Spatial reasoning listing
____________

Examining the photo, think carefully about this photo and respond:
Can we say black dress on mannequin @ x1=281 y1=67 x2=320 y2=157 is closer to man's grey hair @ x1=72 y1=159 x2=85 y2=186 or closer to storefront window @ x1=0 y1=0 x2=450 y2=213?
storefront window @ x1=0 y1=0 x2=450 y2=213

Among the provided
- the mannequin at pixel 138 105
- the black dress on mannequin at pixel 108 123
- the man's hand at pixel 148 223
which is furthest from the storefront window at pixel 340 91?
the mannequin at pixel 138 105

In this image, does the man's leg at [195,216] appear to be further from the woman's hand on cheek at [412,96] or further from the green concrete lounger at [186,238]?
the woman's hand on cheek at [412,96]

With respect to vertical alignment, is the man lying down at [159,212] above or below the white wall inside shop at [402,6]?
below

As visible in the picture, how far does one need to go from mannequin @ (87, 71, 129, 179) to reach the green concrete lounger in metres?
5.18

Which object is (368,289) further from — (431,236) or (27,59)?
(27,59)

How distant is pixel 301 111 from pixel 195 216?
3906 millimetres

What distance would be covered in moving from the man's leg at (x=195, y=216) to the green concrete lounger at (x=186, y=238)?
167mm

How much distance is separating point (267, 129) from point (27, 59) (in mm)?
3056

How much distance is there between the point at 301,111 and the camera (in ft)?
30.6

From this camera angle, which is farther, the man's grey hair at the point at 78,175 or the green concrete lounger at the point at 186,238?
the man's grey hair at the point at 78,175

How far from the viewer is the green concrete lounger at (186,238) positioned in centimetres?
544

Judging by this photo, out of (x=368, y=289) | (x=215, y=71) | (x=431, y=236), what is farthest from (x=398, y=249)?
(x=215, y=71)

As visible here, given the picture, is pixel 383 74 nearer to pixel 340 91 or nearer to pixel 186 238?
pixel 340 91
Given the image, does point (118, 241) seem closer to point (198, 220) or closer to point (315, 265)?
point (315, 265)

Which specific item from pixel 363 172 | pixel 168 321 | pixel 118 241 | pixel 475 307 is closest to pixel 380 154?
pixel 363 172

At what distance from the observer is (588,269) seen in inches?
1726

____________

Task to complete ▸
Repeat the listing verbatim, starting at the line that contains "From this camera" and continuing through the end of the listing, both ends included.

Final result ▸
From this camera angle, which is farther, the man's grey hair at the point at 78,175 or the green concrete lounger at the point at 186,238?
the man's grey hair at the point at 78,175

How far from the viewer is the green concrete lounger at (186,238) positioned in centimetres?
544

Judging by this photo, out of (x=368, y=289) | (x=215, y=71) | (x=431, y=236), what is farthest from (x=398, y=249)?
(x=215, y=71)

As visible here, given the picture, is pixel 383 74 nearer to pixel 340 91 or nearer to pixel 186 238?
pixel 340 91
Given the image, does point (118, 241) seem closer to point (198, 220) or closer to point (315, 265)?
point (315, 265)

Which specific item from pixel 363 172 | pixel 168 321 | pixel 118 241 | pixel 475 307 is closest to pixel 380 154?
pixel 363 172

At what distance from the observer is (588,269) seen in inches?
1726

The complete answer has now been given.